How long the user has to wait for a task to complete (this is R in the R = S + W equation from queueing theory).
How long the user's task queues for service on a specific resource (this is W in the R = S + W equation from queueing theory).

The problem is that, as obvious and useful as these two definitions seem, neither one of them means what the word wait means in an Oracle context, which is:

wait n. In an Oracle context, the approximate response time of what is usually a single operating system call (syscall) executed by an Oracle kernel process.

That's a problem. It's a big problem when people try to stick Oracle wait times into the W slot of mathematical queueing models. Because they're not W values; they're R values. (But they're not the same R values as in #1 above.)

But that's a digression from a much more important point: I think the word wait simply confuses people into thinking that response time is something different than what it really is. Response time is simply how long it takes to execute a given code path.

To understand response time, you have to understand code path.

This is actually the core tenet that divides people who "tune" into two categories: people who look at code path, and people who look at system resources.

Here's an example of what code path really looks like, for an Oracle process:

begin prepare (dbcall)
  execute Oracle kernel code path (mostly CPU)
  maybe make a syscall or two (e.g., "latch: library cache")
  maybe even make recursive prepare, execute, or fetch calls (e.g., view resolution)
end prepare
maybe make a syscall or two (e.g., "SQL*Net message...")
begin execute (another dbcall)
  execute Oracle kernel code path
  maybe make some syscalls (e.g., "db file sequential read" for updates)
end execute
maybe make a syscall or two
begin fetch (another dbcall)
  execute Oracle kernel code path (acquire latches, visit the buffer cache, ...)
  maybe make some syscalls (e.g., "db file...read")
end fetch
make a syscall or two

The trick is, you can't see this whole picture when you look at v$whatever within Oracle. You have to look at a lot of v$whatevers and do a lot of work reconciling what you find, to come up with anything close to a coherent picture of your code path.

But when you look at the Oracle code path, do you see how the syscalls just kind of blend in with the dbcalls? It's because they're all calls, and they all take time. It's non-orthogonal thinking to call syscalls something other than what they really are: just subroutine calls to another layer in the software stack. Calling all syscalls waits diminishes the one distinction that I think really actually is important; that's the distinction between syscalls that occur within dbcalls and the syscalls that occur between dbcalls.

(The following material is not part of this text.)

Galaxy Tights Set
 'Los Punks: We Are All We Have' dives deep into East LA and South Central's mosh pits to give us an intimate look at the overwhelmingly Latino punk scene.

It's the reason I like extended SQL trace data so much: it lets me look at my code path without having to spend a bunch of extra time trying to compose several different perspectives of performance into a coherent view. The coherent view I want is right there in one place, laid out sequentially for me to look at, and that coherent view fits what the business needs to be looking at, as in...

Scene 1:

Business person: Our TPS Report is slow.
Oracle person: Yes, our system has a lot of waits. We're working on it.
(Later...) Oracle person: Great news! The problem with the waits has been solved.
Business person: Er, but the TSP Report is still slow.

Scene 2:

Business person: Our TPS Report is slow.
Oracle person: I'll look at it.
(Later...) Oracle person: I figured out your problem. The TPS Report was doing something stupid that it didn't need to do. It doesn't anymore.
Business person: Thanks; I noticed. It runs in, like, only a couple seconds now.